Pick up the forum thread below about the collapse argument in unnest_tokens where it stops, and carry it on.

Segment Start: TEXT FOR ANALYSIS

Reputation: 21
for example, I know the default setting for collapse in unnest_tokens is TRUE. But I'm confused what's real meaning of collapse argument. I have read through the R documentation, however I still confused. Here's an example I wrote. Is there any difference for the return value if I change collapse to TRUE?
bigram_freq <- tw %>%
unnest_tokens(bigram,text,token = "ngrams", n=2, collapse = FALSE)
Upvotes: 0
Views: 295
Reputation: 11663
The collapse
argument controls how the input text is handled across new lines:
Whether to combine text with newlines first in case tokens (such as sentences or paragraphs) span multiple lines.
Check out the difference in behavior with collapse = TRUE
compared to collapse = FALSE
:
library(tidyverse)

Segment End: TEXT FOR ANALYSIS
Segment Start: INFORMATION SUPPLIED

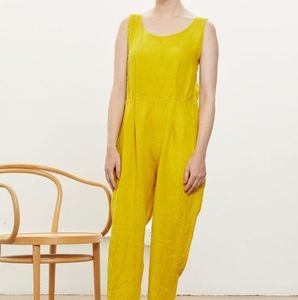 Black Crane Yellow Overall Linen NWT medium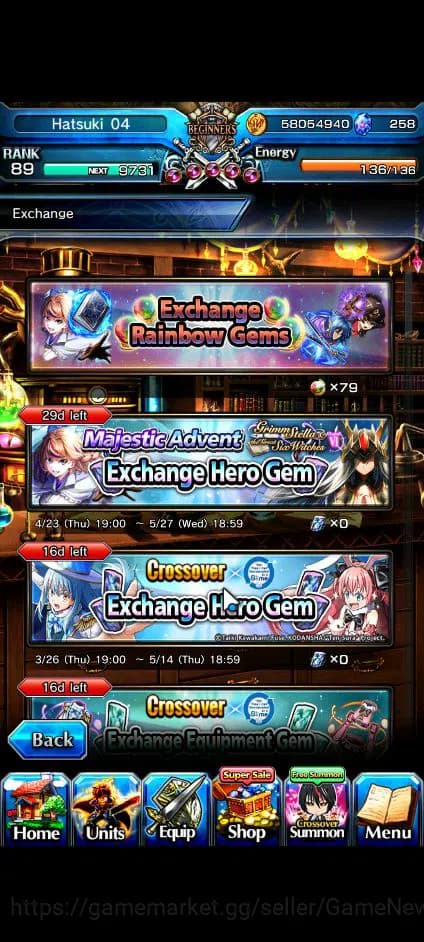 Grand Summoners Accounts Global|Rank 89|258 CC+7 RGB|15 Ascend+6 TW|[Friere image 13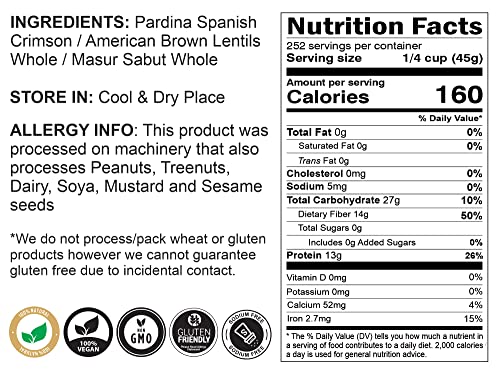 Image of Rani Desi Masoor (Masur) Whole 400oz (25lbs) 11.36kg (aka. Pardina Spanish /American Brown Lentils Whole) Bulk Box ~ All Natural | Vegan | NON-GMO | Kosher | Gluten Friendly | Product of USA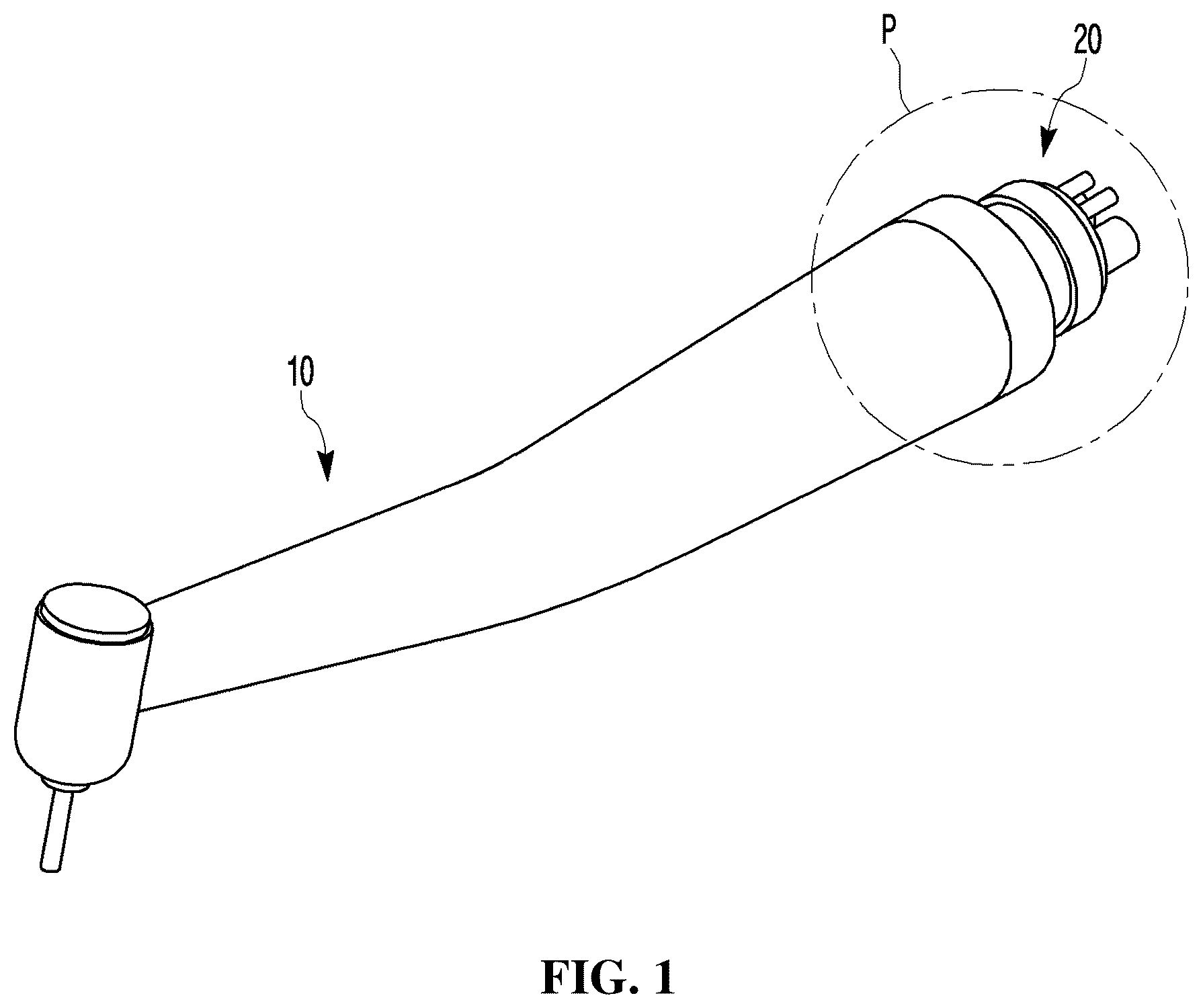 Patent US12599459 Figure 1 – Device comprising handpiece connector having filter coupled thereto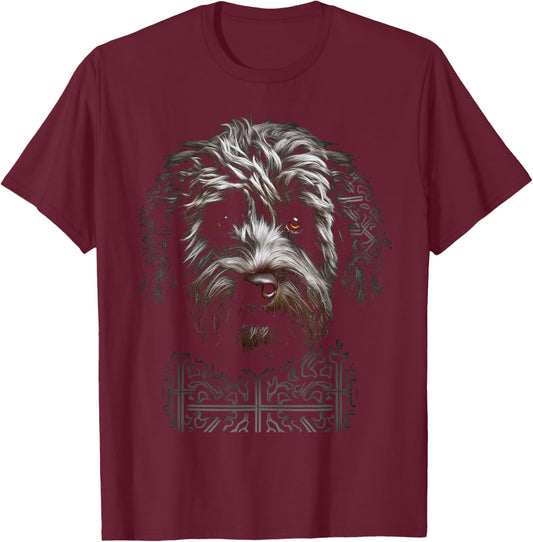 Labradoodle Motif Pet Illustration Dog Labradoodle Women Kids T-Shirt - T-Shirt | Maroon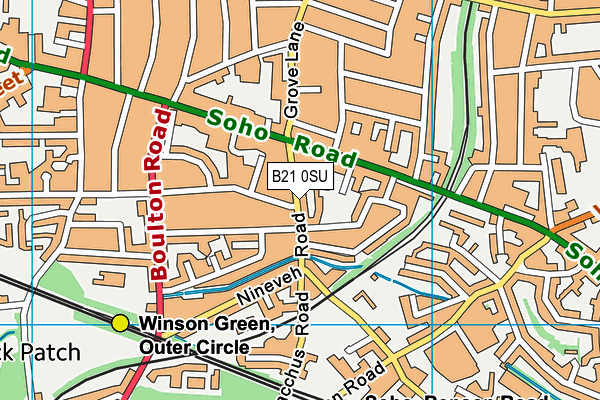 B21 0SU map - OS VectorMap District (Ordnance Survey)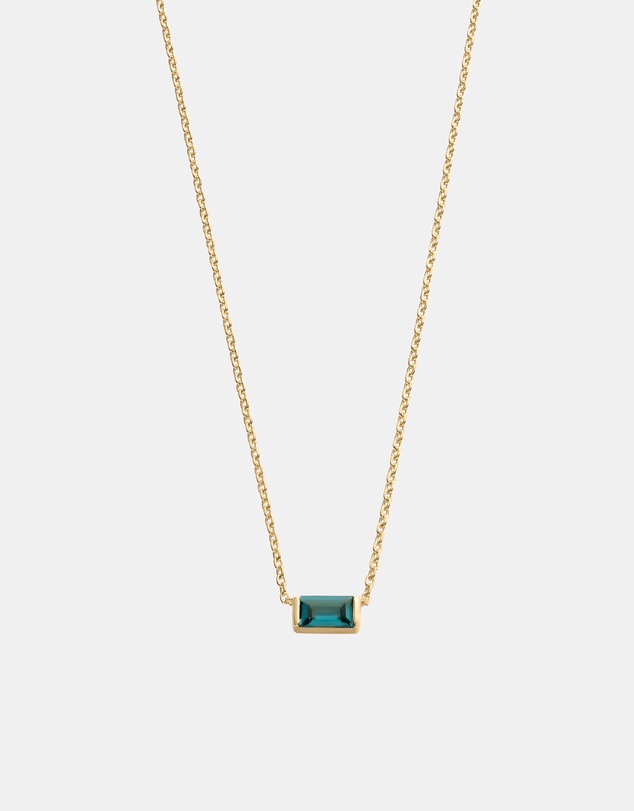 Kirstin Ash - Baguette Birthstone Necklace September London Blue Topaz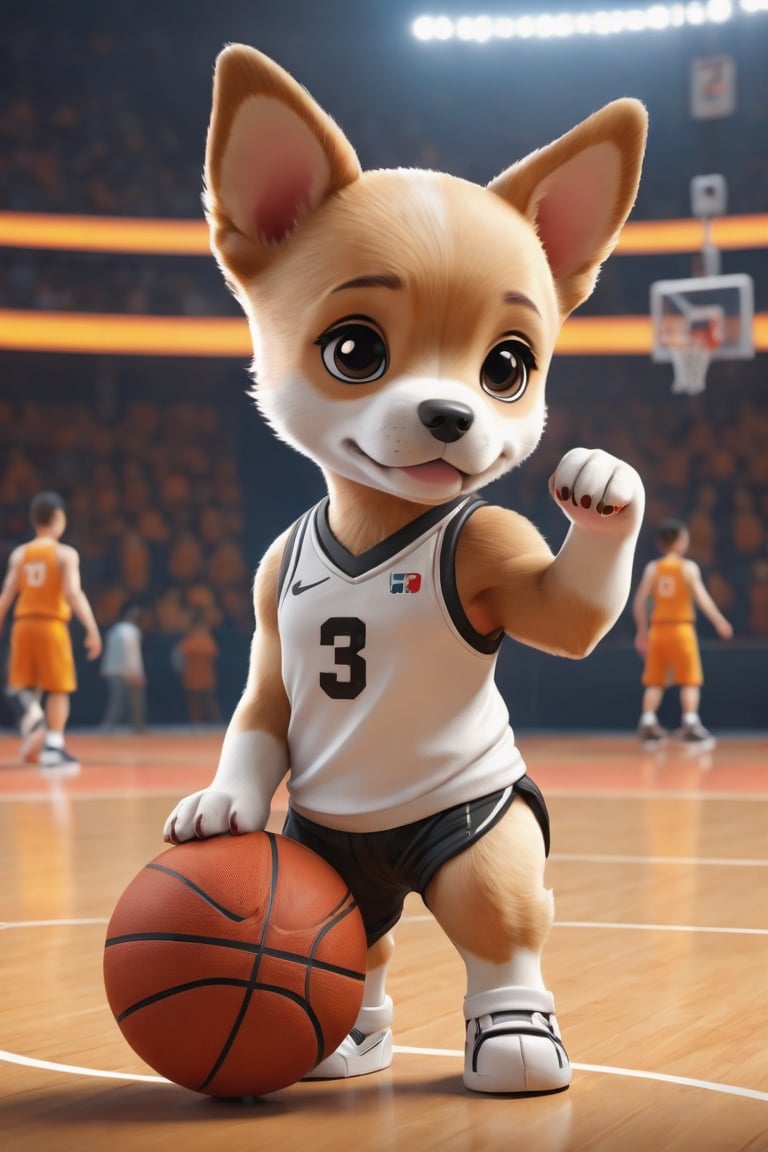 Cute puppy who plays human, Create a characterset of stunning 3D chibi style character in detailed full body, highly detailed, vibrant, ultra high quality, Hyperrealism, Photorealism, [octane render],basketball court,dance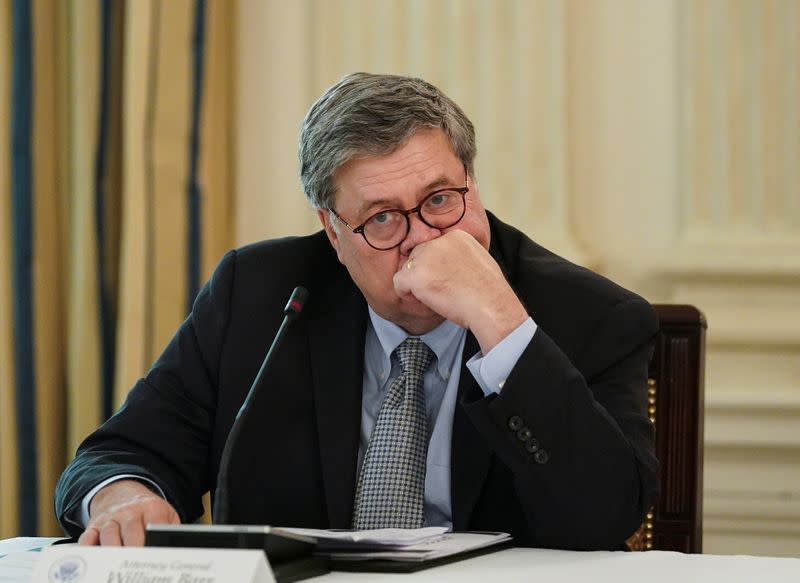 Attorney General Barr attends Trump meeting with law enforcement at the White House in Washington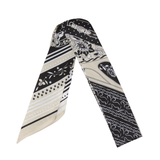 YF08-T14 PRINT OF SADDLES & EQUESTRIAN GEAR SKINNY SILK SCARF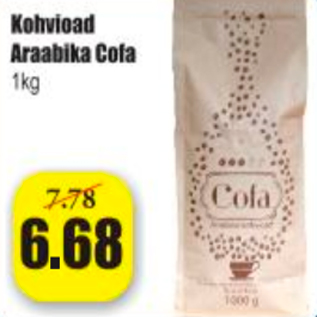 Allahindlus - Kohvioad Arabica Cofa 1 kg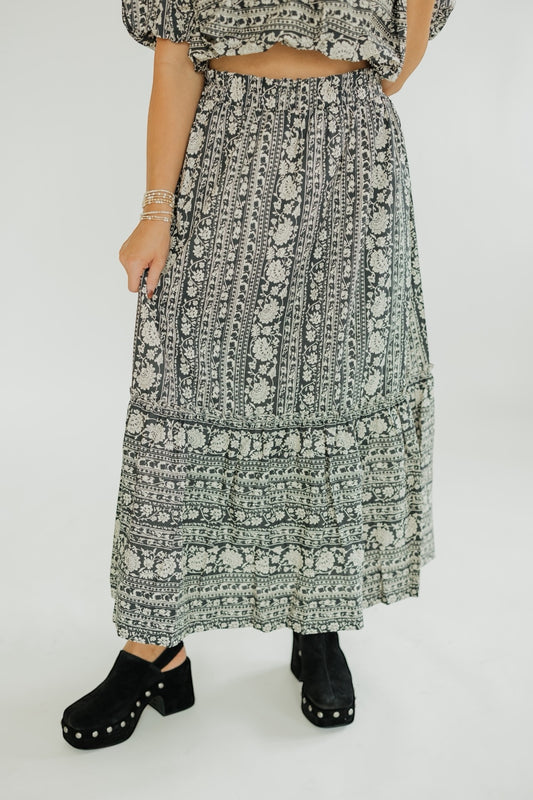 Melinda Black Floral Midi Skirt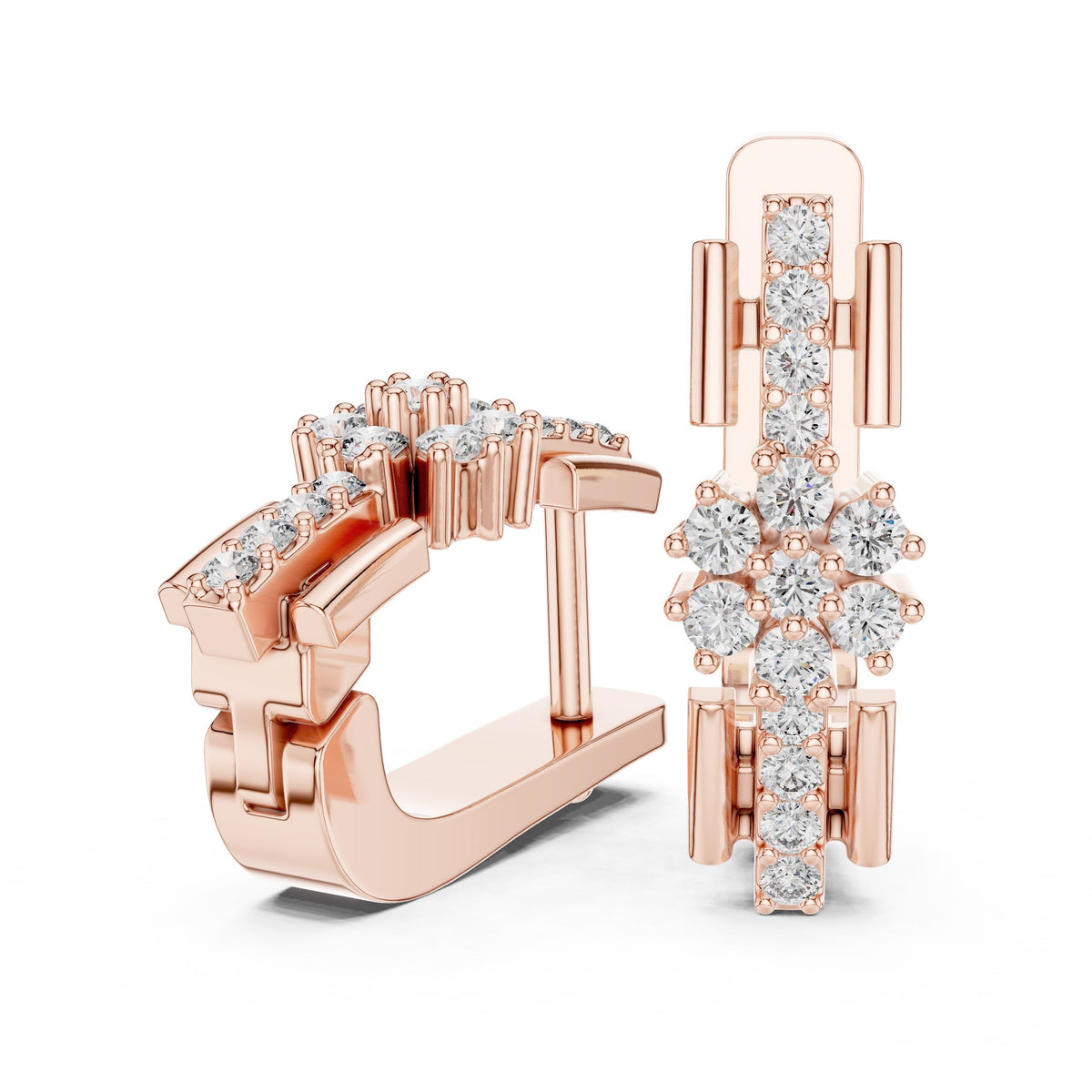 Floral Cluster Diamond Huggie Earrings with Lab-Grown Diamonds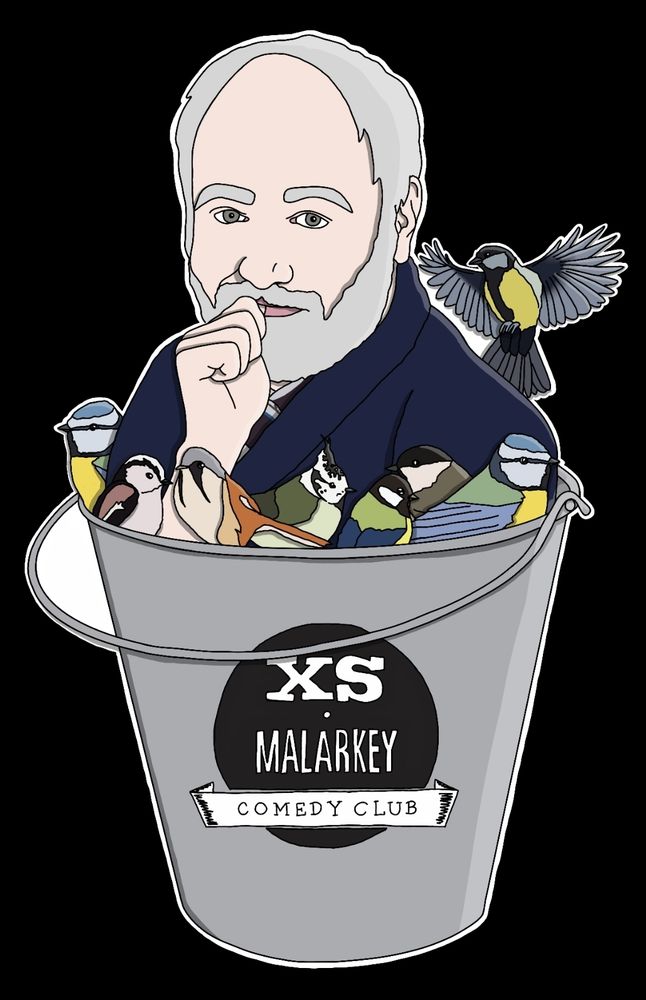 Toby Hadoke is in a silver bucket that reads "xs malarkey comedy club". He's sucking his thumb. The bucket is also full of tits (the birds) with one flying behind one of his shoulders.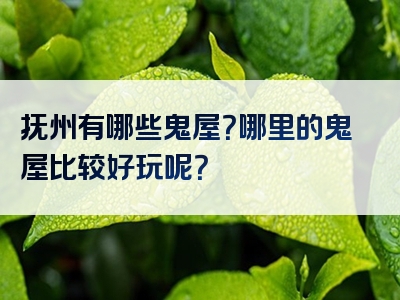 抚州有哪些鬼屋？哪里的鬼屋比较好玩呢？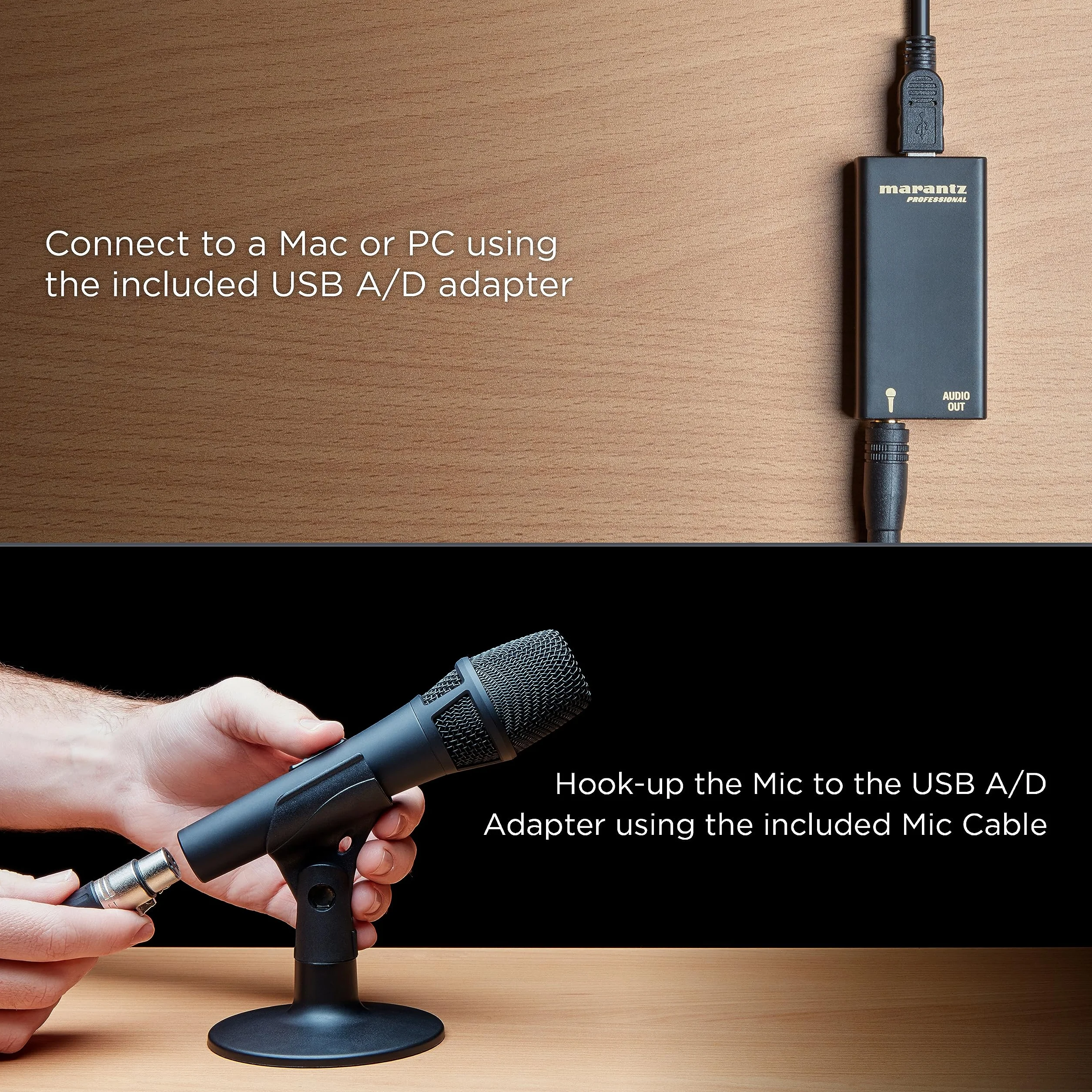 Marantz Professional M4U - mikrofon pojemnościowy USB z interfejsem audio, kablem mikrofonowym i stojakiem na stół, do podcastów, strumieniowania, nagrywania instrumentów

Segment End: INFORMATION SUPPLIED

### OUTPUT
library(tidytext)
emily <- tibble(text = c("Because I could not stop for Death -",
"He kindly stopped for me -"))
## notice the bigram "death he"
emily %>%
unnest_tokens(word, text, token = "ngrams", n = 2, collapse = TRUE)
#> # A tibble: 11 x 1
#> word
#> <chr>
#> 1 because i
#> 2 i could
#> 3 could not
#> 4 not stop
#> 5 stop for
#> 6 for death
#> 7 death he
#> 8 he kindly
#> 9 kindly stopped
#> 10 stopped for
#> 11 for me
## notice no "death he"
emily %>%
unnest_tokens(word, text, token = "ngrams", n = 2, collapse = FALSE)
#> # A tibble: 10 x 1
#> word
#> <chr>
#> 1 because i
#> 2 i could
#> 3 could not
#> 4 not stop
#> 5 stop for
#> 6 for death
#> 7 he kindly
#> 8 kindly stopped
#> 9 stopped for
#> 10 for me
Created on 2020-08-18 by the reprex package (v0.3.0.9001)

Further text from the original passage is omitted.